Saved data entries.

-- Start --

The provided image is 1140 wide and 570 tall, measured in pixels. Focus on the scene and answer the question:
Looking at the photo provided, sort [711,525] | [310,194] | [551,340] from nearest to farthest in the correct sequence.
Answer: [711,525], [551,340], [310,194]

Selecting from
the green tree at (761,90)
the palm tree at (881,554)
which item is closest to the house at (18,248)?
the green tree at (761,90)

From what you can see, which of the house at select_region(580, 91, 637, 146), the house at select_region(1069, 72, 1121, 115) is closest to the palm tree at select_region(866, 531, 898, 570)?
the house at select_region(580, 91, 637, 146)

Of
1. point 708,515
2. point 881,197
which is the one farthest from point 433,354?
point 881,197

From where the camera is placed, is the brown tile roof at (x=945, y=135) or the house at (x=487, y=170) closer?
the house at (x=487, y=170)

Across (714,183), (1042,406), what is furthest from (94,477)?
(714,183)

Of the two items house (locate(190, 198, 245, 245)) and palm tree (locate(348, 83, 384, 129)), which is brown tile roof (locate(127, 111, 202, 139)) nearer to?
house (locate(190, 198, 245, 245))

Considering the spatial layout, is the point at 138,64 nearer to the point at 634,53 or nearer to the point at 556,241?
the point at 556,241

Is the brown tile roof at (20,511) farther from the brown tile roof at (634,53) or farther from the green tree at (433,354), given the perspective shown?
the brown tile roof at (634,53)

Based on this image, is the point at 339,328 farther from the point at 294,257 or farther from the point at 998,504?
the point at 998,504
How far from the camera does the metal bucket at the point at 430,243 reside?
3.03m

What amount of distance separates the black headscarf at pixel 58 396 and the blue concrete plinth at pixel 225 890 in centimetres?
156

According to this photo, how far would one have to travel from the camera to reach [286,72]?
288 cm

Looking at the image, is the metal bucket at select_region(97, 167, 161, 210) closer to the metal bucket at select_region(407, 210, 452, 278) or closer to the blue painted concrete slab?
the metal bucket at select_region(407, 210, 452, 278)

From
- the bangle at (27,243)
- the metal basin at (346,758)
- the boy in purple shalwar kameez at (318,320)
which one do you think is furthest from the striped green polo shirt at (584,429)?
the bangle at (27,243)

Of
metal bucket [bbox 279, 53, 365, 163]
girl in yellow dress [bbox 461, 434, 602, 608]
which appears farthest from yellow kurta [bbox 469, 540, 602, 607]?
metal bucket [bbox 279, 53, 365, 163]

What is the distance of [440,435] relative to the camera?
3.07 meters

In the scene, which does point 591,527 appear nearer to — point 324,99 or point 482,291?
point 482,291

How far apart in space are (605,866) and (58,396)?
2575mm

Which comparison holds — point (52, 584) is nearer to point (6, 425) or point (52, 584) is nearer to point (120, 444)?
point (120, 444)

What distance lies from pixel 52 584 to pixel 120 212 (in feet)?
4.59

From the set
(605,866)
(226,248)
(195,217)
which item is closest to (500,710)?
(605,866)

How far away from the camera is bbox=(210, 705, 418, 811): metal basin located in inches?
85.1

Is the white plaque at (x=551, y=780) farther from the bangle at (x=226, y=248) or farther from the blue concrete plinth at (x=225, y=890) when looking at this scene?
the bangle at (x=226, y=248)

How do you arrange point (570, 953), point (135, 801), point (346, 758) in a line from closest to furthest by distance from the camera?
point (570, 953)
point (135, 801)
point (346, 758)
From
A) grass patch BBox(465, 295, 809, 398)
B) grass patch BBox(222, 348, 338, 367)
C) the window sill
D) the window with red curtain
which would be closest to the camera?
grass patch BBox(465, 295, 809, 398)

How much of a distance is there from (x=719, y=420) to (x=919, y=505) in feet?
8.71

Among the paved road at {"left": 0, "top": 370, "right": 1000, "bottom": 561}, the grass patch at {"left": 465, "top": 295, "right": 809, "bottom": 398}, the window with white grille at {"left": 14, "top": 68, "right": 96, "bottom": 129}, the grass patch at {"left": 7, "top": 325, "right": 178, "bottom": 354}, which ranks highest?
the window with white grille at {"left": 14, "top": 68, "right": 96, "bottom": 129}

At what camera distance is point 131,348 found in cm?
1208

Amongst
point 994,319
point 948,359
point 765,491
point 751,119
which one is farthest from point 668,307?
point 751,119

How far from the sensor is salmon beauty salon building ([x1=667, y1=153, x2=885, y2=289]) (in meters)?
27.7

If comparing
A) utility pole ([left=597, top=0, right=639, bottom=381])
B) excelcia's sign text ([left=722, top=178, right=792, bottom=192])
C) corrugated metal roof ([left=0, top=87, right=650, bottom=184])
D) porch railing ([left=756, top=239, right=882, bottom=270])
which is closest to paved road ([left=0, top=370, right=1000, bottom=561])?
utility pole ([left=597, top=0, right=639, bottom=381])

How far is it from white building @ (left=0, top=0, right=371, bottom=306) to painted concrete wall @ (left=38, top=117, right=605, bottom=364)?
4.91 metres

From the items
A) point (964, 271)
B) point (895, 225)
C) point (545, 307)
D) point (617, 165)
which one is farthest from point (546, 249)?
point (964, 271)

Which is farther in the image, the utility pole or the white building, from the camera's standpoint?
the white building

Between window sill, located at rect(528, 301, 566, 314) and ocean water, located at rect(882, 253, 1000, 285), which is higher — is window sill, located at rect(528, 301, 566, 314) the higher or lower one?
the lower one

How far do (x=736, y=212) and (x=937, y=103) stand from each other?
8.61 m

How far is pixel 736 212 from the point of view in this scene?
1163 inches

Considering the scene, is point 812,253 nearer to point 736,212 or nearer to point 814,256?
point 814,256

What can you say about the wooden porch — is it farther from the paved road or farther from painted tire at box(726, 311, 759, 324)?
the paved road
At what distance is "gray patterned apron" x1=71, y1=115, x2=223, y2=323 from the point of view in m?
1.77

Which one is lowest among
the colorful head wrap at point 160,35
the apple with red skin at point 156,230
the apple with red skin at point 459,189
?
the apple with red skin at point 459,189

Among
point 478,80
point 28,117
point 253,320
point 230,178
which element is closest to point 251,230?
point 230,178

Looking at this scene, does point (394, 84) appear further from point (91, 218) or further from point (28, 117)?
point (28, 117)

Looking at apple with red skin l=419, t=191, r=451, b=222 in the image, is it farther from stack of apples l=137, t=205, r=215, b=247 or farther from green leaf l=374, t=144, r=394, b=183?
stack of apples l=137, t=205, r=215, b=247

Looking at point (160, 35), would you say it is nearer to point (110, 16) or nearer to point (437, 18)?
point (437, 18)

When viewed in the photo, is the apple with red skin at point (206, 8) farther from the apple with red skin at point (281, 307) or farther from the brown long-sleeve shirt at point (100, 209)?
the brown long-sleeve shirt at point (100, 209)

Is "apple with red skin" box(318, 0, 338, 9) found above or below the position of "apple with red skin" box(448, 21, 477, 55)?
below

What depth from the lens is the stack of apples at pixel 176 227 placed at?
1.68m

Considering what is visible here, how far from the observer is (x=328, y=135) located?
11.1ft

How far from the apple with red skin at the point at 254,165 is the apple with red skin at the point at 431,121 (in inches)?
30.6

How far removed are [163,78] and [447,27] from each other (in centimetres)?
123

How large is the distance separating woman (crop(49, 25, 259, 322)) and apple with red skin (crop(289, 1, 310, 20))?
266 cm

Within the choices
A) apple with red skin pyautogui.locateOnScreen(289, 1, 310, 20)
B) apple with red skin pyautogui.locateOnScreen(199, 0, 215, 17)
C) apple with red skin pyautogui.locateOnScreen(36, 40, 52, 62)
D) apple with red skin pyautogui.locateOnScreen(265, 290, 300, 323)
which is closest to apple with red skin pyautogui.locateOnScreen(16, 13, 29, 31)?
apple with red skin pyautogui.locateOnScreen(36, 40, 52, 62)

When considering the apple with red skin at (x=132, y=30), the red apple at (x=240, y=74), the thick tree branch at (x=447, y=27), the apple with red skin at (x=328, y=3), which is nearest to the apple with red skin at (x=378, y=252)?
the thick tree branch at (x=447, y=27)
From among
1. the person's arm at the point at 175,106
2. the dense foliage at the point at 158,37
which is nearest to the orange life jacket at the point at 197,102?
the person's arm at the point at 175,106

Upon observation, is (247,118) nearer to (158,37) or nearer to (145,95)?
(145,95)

-- End --

Reproduce only the lines between the line containing "When considering the" and the last line of the records, those two lines included, exactly.

When considering the apple with red skin at (x=132, y=30), the red apple at (x=240, y=74), the thick tree branch at (x=447, y=27), the apple with red skin at (x=328, y=3), which is nearest to the apple with red skin at (x=378, y=252)?
the thick tree branch at (x=447, y=27)
From among
1. the person's arm at the point at 175,106
2. the dense foliage at the point at 158,37
which is nearest to the orange life jacket at the point at 197,102?
the person's arm at the point at 175,106

Upon observation, is (247,118) nearer to (158,37) or nearer to (145,95)?
(145,95)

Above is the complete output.